(Dataset rows)
▼▼▼
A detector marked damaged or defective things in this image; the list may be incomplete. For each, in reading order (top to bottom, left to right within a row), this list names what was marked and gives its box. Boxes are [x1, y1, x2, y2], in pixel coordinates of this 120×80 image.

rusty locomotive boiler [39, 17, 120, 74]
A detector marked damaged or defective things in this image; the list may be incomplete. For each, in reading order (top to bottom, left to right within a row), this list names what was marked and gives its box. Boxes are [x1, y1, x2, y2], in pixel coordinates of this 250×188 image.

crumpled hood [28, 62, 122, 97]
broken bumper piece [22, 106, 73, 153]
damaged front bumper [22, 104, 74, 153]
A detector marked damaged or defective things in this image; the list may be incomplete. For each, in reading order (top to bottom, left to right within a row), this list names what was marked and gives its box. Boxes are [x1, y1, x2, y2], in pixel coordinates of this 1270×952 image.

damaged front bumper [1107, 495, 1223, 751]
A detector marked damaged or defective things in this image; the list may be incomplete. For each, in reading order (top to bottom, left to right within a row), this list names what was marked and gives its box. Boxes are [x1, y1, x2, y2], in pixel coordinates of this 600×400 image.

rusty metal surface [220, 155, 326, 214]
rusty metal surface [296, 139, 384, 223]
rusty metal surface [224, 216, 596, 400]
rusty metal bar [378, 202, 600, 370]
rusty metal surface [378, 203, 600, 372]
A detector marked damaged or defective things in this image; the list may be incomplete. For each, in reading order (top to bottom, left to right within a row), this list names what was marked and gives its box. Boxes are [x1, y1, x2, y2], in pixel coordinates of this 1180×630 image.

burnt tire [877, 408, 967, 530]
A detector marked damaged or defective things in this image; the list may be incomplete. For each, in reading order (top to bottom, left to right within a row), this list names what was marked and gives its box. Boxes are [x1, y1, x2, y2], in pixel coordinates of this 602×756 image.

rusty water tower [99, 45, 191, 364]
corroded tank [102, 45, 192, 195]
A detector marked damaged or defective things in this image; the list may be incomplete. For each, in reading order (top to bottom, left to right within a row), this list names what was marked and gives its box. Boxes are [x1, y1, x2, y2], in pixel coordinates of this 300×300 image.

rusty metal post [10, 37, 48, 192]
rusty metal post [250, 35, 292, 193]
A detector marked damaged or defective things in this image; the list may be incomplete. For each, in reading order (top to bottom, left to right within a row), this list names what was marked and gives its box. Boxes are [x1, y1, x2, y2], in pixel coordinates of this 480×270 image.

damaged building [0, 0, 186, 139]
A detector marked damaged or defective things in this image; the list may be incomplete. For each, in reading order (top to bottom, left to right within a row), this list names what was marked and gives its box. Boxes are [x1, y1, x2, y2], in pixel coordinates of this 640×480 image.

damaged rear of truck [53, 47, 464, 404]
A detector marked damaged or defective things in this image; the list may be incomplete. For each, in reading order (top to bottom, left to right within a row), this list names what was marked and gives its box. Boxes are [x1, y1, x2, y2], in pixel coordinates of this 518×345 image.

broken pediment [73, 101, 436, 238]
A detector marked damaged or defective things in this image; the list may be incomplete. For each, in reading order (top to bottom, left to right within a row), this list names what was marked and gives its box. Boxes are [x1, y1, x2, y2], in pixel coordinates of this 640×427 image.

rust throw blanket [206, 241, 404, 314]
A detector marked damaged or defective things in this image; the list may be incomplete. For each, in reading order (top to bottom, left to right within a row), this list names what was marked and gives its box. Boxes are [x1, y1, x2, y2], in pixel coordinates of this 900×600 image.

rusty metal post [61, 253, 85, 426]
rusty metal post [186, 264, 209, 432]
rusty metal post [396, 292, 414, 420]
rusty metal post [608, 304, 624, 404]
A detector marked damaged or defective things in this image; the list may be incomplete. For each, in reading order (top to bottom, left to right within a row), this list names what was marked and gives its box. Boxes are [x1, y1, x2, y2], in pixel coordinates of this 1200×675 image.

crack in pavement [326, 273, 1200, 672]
▲▲▲
**Exercise task:**
Copy every item above word for word, with no changes.

**Complete output:**
A detector marked damaged or defective things in this image; the list may be incomplete. For each, in reading order (top to bottom, left to right within a row), this list names what was marked and gives its box. Boxes are [x1, y1, x2, y2], in pixel coordinates of this 120×80 image.

rusty locomotive boiler [39, 17, 120, 74]
A detector marked damaged or defective things in this image; the list may be incomplete. For each, in reading order (top to bottom, left to right within a row), this list names what was marked and gives its box. Boxes are [x1, y1, x2, y2], in pixel coordinates of this 250×188 image.

crumpled hood [28, 62, 122, 97]
broken bumper piece [22, 106, 73, 153]
damaged front bumper [22, 104, 74, 153]
A detector marked damaged or defective things in this image; the list may be incomplete. For each, in reading order (top to bottom, left to right within a row), this list names what was marked and gives its box. Boxes are [x1, y1, x2, y2], in pixel coordinates of this 1270×952 image.

damaged front bumper [1107, 495, 1223, 751]
A detector marked damaged or defective things in this image; the list may be incomplete. For each, in reading order (top to bottom, left to right within a row), this list names what was marked and gives its box. Boxes are [x1, y1, x2, y2], in pixel coordinates of this 600×400 image.

rusty metal surface [220, 155, 326, 214]
rusty metal surface [296, 139, 384, 223]
rusty metal surface [224, 216, 596, 400]
rusty metal bar [378, 202, 600, 370]
rusty metal surface [378, 203, 600, 372]
A detector marked damaged or defective things in this image; the list may be incomplete. For each, in reading order (top to bottom, left to right within a row), this list names what was marked and gives its box. Boxes are [x1, y1, x2, y2], in pixel coordinates of this 1180×630 image.

burnt tire [877, 408, 967, 530]
A detector marked damaged or defective things in this image; the list may be incomplete. For each, in reading order (top to bottom, left to right within a row), this list names what was marked and gives its box. Boxes are [x1, y1, x2, y2], in pixel coordinates of this 602×756 image.

rusty water tower [99, 45, 191, 364]
corroded tank [102, 45, 192, 195]
A detector marked damaged or defective things in this image; the list may be incomplete. For each, in reading order (top to bottom, left to right within a row), this list names what was marked and gives its box. Boxes are [x1, y1, x2, y2], in pixel coordinates of this 300×300 image.

rusty metal post [10, 37, 48, 192]
rusty metal post [250, 35, 292, 193]
A detector marked damaged or defective things in this image; the list may be incomplete. For each, in reading order (top to bottom, left to right within a row), this list names what was marked and gives its box. Boxes are [x1, y1, x2, y2], in pixel coordinates of this 480×270 image.

damaged building [0, 0, 186, 139]
A detector marked damaged or defective things in this image; the list may be incomplete. For each, in reading order (top to bottom, left to right within a row), this list names what was marked and gives its box. Boxes are [x1, y1, x2, y2], in pixel coordinates of this 640×480 image.

damaged rear of truck [53, 47, 464, 404]
A detector marked damaged or defective things in this image; the list may be incomplete. For each, in reading order (top to bottom, left to right within a row), this list names what was marked and gives its box. Boxes are [x1, y1, x2, y2], in pixel coordinates of this 518×345 image.

broken pediment [73, 101, 436, 238]
A detector marked damaged or defective things in this image; the list may be incomplete. For each, in reading order (top to bottom, left to right within a row), this list names what was marked and gives its box. Boxes are [x1, y1, x2, y2], in pixel coordinates of this 640×427 image.

rust throw blanket [206, 241, 404, 314]
A detector marked damaged or defective things in this image; the list may be incomplete. For each, in reading order (top to bottom, left to right within a row), this list names what was marked and gives its box. Boxes are [x1, y1, x2, y2], in pixel coordinates of this 900×600 image.

rusty metal post [61, 253, 85, 426]
rusty metal post [186, 264, 209, 432]
rusty metal post [396, 292, 414, 420]
rusty metal post [608, 304, 624, 404]
A detector marked damaged or defective things in this image; the list may be incomplete. For each, in reading order (top to bottom, left to right within a row), this list names what was marked and gives its box. Boxes are [x1, y1, x2, y2], in pixel coordinates of this 1200×675 image.

crack in pavement [326, 273, 1200, 672]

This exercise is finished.